Pull out each line of the data below that contains the word "slope".

Spatial relation data
···
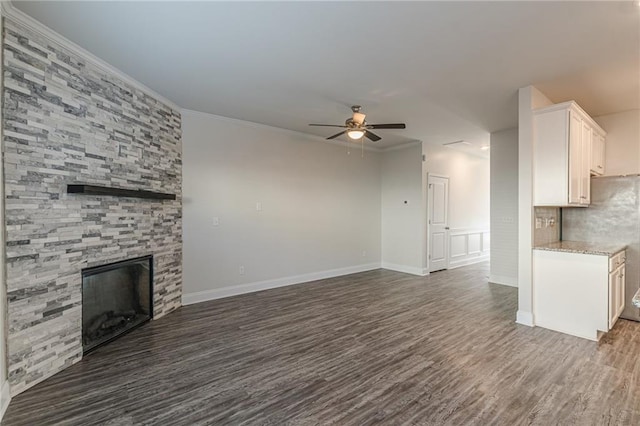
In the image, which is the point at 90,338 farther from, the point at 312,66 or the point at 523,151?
the point at 523,151

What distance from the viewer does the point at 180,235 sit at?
4289 mm

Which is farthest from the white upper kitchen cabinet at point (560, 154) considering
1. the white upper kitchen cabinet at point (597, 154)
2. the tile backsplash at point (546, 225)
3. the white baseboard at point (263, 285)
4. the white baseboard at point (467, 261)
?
the white baseboard at point (263, 285)

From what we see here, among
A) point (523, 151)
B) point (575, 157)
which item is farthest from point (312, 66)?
point (575, 157)

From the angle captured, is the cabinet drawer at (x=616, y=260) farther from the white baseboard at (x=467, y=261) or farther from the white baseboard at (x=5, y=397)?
the white baseboard at (x=5, y=397)

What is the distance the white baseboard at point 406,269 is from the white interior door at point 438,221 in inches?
12.4

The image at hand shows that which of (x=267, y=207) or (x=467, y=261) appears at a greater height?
(x=267, y=207)

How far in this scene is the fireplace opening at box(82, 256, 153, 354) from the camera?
9.59ft

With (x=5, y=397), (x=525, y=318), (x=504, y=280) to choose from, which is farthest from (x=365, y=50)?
(x=504, y=280)

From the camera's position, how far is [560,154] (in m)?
3.38

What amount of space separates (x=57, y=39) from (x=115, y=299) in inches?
99.5

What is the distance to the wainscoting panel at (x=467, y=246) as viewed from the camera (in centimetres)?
711

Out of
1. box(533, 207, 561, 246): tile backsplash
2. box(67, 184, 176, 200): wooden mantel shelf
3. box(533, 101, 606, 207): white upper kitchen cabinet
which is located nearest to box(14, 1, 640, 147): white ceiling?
box(533, 101, 606, 207): white upper kitchen cabinet

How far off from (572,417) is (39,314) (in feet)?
13.2

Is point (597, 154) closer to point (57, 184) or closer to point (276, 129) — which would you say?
point (276, 129)
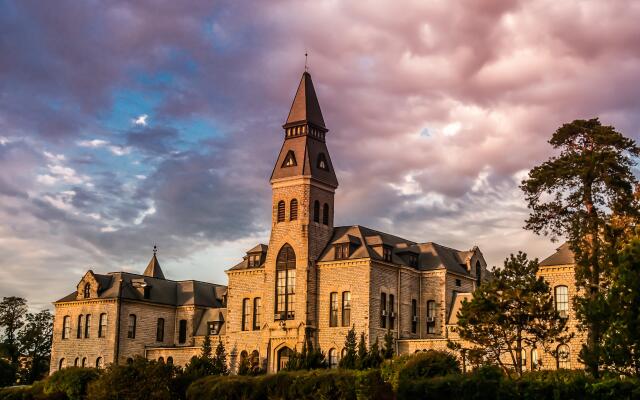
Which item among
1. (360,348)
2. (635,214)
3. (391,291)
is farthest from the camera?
(391,291)

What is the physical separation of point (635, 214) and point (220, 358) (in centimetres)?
3764

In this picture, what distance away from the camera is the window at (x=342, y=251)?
212 ft

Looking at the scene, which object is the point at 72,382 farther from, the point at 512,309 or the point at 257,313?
the point at 512,309

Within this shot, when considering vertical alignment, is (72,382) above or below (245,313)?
below

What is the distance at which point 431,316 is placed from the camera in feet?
218

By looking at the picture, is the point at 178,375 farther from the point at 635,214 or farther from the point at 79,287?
the point at 79,287

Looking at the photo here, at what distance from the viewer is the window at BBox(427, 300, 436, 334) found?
217 feet

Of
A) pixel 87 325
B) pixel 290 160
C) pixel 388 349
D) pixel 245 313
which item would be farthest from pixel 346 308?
pixel 87 325

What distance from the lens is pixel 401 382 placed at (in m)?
37.9

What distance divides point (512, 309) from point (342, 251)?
76.9 feet

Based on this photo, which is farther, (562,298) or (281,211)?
(281,211)

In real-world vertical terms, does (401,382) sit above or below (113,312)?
below

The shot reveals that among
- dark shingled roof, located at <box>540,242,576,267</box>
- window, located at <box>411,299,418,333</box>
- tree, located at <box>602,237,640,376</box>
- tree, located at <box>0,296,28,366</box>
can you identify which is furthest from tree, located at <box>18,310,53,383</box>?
tree, located at <box>602,237,640,376</box>

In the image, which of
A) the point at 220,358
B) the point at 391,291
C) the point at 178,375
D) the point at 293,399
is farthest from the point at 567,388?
the point at 220,358
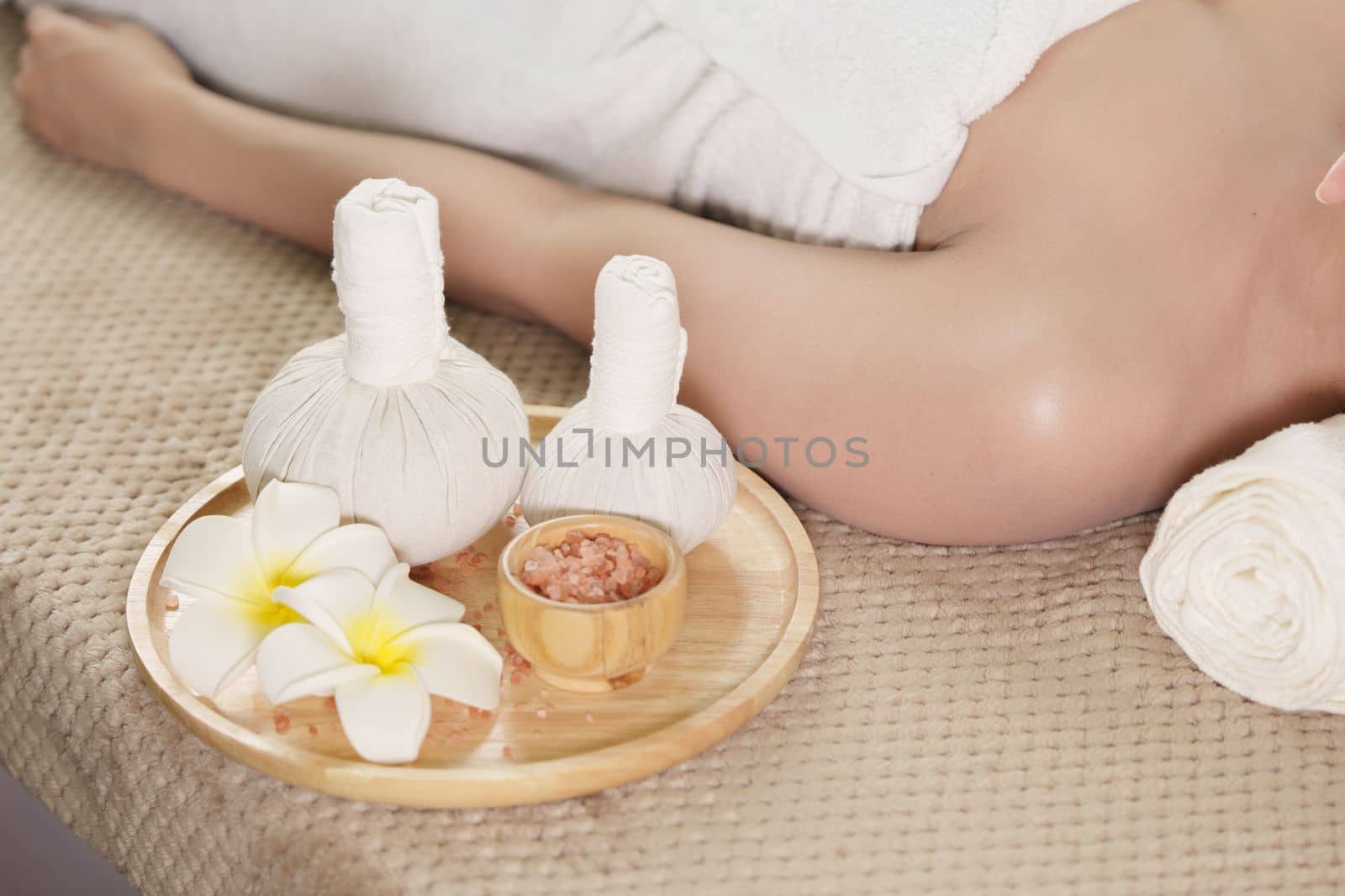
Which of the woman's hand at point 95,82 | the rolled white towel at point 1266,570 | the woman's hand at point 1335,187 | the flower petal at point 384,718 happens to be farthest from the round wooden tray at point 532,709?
the woman's hand at point 95,82

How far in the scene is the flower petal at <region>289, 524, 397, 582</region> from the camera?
25.3 inches

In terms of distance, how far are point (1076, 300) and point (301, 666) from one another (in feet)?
1.54

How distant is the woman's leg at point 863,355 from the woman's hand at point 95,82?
0.31m

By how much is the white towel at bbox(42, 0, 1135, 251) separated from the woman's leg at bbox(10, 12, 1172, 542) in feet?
0.19

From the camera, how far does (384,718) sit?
585 mm

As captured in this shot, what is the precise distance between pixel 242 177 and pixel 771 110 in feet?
1.57

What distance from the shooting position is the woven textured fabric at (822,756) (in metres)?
0.60

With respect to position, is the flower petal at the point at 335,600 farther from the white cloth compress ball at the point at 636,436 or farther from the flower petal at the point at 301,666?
the white cloth compress ball at the point at 636,436

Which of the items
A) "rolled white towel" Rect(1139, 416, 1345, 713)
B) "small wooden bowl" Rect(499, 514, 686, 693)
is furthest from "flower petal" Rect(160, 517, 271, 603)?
"rolled white towel" Rect(1139, 416, 1345, 713)

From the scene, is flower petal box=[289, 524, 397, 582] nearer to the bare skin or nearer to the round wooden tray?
the round wooden tray

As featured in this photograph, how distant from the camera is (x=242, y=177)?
3.54 ft

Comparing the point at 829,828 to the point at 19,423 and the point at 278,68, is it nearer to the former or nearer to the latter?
the point at 19,423

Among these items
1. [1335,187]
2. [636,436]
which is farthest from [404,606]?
[1335,187]

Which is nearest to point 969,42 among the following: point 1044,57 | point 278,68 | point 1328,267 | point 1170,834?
point 1044,57
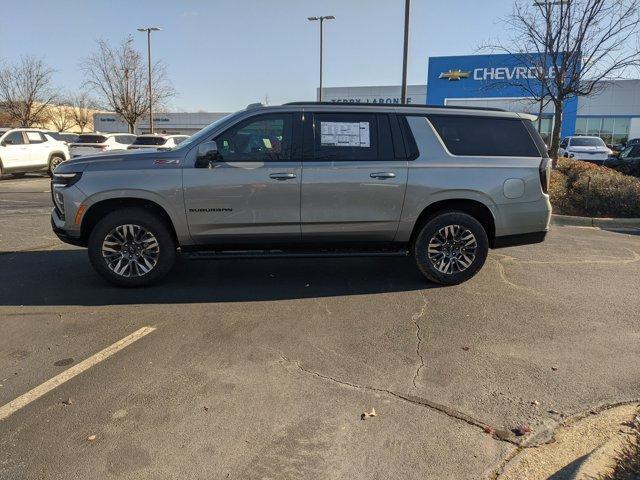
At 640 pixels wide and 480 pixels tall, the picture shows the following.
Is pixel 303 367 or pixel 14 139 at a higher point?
pixel 14 139

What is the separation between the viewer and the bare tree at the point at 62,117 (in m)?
60.5

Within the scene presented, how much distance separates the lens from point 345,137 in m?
5.58

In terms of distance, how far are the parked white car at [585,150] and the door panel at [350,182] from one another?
2096cm

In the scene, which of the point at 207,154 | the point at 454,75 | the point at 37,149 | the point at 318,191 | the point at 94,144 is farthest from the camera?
the point at 454,75

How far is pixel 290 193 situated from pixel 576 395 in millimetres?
3227

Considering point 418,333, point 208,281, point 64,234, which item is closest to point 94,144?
point 64,234

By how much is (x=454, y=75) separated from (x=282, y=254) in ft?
126

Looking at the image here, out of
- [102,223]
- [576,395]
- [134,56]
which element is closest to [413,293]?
[576,395]

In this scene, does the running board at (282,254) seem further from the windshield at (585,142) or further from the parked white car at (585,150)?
the windshield at (585,142)

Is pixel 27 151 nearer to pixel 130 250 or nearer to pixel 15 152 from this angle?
pixel 15 152

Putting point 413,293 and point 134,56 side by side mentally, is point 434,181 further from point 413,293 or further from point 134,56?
point 134,56

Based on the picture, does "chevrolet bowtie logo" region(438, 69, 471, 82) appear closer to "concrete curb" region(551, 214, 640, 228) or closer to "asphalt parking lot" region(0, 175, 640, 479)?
"concrete curb" region(551, 214, 640, 228)

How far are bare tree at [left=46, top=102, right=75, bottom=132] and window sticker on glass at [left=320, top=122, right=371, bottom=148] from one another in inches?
2451

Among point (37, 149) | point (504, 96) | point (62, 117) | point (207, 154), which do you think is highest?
point (504, 96)
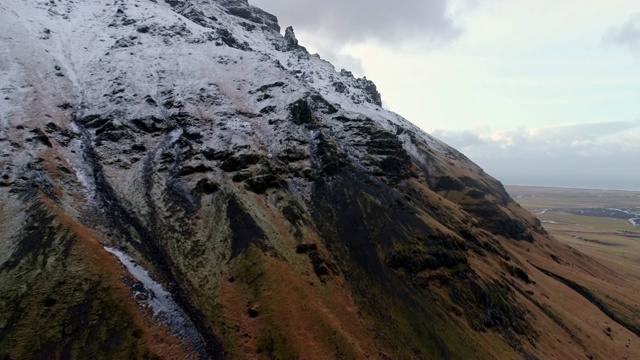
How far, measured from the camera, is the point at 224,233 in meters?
71.3

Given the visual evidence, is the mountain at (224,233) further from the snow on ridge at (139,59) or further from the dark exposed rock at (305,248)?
the snow on ridge at (139,59)

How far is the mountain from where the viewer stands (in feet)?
173

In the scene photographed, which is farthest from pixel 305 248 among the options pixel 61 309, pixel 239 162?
pixel 61 309

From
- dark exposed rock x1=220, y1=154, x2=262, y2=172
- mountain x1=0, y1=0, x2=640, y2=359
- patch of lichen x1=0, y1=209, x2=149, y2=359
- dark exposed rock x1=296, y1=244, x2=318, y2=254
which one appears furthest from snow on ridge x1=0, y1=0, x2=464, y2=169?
patch of lichen x1=0, y1=209, x2=149, y2=359

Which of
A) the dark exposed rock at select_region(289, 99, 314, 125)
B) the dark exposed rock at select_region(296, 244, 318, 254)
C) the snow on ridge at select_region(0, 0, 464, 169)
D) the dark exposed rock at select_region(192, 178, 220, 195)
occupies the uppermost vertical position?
the snow on ridge at select_region(0, 0, 464, 169)

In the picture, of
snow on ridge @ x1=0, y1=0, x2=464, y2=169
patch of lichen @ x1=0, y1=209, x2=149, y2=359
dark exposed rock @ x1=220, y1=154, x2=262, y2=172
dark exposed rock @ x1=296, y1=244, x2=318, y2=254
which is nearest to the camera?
patch of lichen @ x1=0, y1=209, x2=149, y2=359

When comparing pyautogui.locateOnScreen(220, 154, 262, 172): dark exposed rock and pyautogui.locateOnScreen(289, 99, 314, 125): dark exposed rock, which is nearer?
pyautogui.locateOnScreen(220, 154, 262, 172): dark exposed rock

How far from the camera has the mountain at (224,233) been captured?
2082 inches

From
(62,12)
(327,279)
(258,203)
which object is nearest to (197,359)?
A: (327,279)

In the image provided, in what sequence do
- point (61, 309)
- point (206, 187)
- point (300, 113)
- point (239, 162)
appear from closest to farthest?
1. point (61, 309)
2. point (206, 187)
3. point (239, 162)
4. point (300, 113)

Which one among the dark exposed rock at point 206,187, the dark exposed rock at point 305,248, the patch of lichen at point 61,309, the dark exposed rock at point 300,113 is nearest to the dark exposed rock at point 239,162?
the dark exposed rock at point 206,187

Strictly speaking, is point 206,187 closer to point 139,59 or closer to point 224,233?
point 224,233

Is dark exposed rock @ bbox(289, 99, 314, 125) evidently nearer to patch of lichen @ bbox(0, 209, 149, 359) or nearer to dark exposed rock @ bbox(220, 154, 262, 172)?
dark exposed rock @ bbox(220, 154, 262, 172)

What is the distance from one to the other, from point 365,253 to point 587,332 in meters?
57.2
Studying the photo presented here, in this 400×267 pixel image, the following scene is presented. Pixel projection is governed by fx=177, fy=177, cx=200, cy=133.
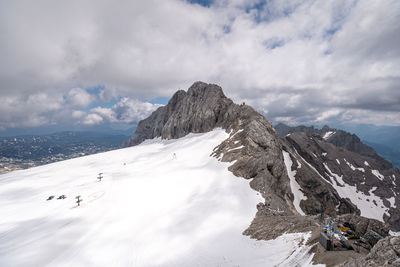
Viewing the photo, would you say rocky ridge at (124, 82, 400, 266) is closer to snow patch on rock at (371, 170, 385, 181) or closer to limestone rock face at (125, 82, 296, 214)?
limestone rock face at (125, 82, 296, 214)

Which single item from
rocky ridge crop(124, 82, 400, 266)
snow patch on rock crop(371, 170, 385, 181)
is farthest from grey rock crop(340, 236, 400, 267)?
snow patch on rock crop(371, 170, 385, 181)

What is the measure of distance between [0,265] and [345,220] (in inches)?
1254

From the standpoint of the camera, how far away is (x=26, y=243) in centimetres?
2006

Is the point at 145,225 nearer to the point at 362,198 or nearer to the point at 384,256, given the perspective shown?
the point at 384,256

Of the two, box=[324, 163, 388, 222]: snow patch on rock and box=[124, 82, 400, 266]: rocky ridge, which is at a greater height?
box=[124, 82, 400, 266]: rocky ridge

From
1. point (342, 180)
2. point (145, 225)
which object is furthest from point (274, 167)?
point (342, 180)

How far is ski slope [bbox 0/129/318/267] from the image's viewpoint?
51.9 ft

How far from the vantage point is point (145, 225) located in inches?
850

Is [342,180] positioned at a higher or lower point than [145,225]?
lower

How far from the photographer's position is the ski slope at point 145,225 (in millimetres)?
15828

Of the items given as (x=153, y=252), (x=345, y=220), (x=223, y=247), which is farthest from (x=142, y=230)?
(x=345, y=220)

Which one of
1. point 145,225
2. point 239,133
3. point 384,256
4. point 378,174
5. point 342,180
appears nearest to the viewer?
point 384,256

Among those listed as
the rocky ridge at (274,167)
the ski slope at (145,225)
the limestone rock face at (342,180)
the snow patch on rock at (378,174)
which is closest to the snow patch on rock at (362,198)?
the limestone rock face at (342,180)

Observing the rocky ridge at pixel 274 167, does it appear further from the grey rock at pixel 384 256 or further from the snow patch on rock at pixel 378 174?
the grey rock at pixel 384 256
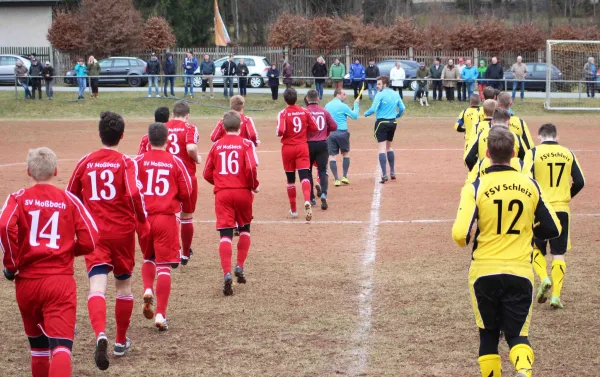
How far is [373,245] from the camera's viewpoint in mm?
11773

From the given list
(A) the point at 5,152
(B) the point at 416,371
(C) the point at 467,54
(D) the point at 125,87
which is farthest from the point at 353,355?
(C) the point at 467,54

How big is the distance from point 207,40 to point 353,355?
53.7 m

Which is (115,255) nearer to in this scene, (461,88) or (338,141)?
(338,141)

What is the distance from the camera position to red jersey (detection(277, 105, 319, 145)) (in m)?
13.0

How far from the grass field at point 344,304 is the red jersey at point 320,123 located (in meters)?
1.33

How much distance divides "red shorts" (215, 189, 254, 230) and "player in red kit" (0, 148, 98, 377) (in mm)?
3491

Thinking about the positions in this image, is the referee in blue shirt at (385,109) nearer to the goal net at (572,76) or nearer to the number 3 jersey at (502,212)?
the number 3 jersey at (502,212)

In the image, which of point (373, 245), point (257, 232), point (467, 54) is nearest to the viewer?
point (373, 245)

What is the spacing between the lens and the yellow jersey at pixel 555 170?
8375mm

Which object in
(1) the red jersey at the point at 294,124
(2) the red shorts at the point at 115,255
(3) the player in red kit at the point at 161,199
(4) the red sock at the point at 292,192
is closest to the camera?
(2) the red shorts at the point at 115,255

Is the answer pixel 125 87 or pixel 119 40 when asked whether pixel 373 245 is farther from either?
pixel 119 40

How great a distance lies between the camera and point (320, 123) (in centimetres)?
1391

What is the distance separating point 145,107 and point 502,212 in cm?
2780

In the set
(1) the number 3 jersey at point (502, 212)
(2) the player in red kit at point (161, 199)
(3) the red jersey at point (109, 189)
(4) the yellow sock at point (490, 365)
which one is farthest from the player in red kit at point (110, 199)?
(4) the yellow sock at point (490, 365)
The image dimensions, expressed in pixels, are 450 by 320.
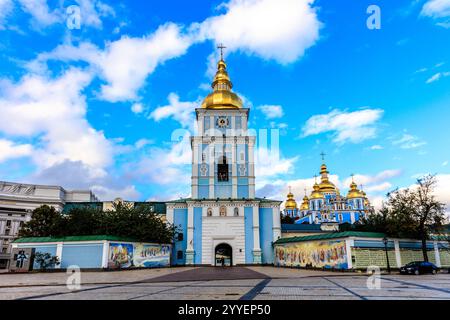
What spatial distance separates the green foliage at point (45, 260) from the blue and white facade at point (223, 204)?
1439cm

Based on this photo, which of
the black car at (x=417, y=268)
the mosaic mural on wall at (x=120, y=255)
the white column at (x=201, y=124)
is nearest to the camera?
the black car at (x=417, y=268)

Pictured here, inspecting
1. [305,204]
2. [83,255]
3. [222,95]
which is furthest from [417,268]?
[305,204]

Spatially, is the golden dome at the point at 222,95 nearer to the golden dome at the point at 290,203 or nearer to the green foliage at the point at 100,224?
the green foliage at the point at 100,224

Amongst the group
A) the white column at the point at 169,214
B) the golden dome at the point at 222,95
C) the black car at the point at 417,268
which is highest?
the golden dome at the point at 222,95

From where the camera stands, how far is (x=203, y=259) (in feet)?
126

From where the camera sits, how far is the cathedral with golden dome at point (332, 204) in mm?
87062

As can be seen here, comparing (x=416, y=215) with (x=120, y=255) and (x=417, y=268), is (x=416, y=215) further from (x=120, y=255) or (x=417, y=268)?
(x=120, y=255)

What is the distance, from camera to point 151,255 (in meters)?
33.9

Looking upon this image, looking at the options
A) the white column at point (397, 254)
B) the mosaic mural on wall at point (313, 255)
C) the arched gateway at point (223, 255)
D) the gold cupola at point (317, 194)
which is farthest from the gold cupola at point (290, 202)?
the white column at point (397, 254)

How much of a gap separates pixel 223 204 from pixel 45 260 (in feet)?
63.6

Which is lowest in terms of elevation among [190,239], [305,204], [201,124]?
[190,239]

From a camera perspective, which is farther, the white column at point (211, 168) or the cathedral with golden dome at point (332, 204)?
the cathedral with golden dome at point (332, 204)
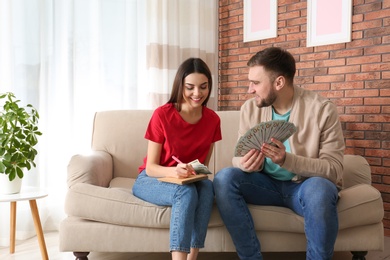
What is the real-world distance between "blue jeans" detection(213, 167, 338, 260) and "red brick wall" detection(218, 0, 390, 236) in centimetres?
132

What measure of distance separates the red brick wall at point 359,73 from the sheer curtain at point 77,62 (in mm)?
924

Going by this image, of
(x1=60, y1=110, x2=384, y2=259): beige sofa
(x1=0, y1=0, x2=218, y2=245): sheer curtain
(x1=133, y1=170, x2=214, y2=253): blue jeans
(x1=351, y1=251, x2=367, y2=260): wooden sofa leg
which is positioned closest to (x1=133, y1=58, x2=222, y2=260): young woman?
(x1=133, y1=170, x2=214, y2=253): blue jeans

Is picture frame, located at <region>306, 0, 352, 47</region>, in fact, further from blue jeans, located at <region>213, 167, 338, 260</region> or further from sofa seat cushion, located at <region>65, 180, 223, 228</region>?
sofa seat cushion, located at <region>65, 180, 223, 228</region>

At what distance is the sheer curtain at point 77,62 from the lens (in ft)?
10.0

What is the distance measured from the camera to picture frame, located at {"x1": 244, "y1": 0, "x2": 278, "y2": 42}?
3855 mm

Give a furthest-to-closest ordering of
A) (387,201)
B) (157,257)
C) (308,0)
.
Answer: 1. (308,0)
2. (387,201)
3. (157,257)

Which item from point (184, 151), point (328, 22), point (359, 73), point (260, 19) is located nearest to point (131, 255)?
point (184, 151)

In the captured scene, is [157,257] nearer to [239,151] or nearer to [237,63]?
[239,151]

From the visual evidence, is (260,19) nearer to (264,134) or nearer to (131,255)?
(264,134)

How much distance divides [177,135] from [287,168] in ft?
1.86

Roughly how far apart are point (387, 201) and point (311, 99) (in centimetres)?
137

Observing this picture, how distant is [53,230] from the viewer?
327 centimetres

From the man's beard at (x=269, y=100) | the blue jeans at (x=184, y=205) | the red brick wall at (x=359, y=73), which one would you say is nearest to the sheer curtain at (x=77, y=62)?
the red brick wall at (x=359, y=73)

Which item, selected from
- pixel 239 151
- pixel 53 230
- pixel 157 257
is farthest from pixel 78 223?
pixel 53 230
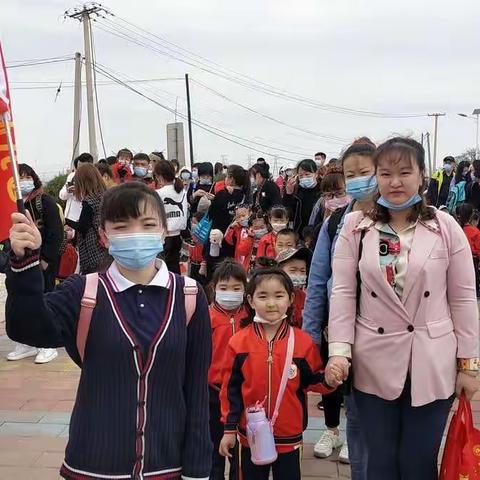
···
**RESULT:**
How far is ski slope [bbox 0/129/318/267] from the image's viewpoint?
How far from the photographer's position is the ski slope at point 145,225 (in millimetres)?
the ski slope at (145,225)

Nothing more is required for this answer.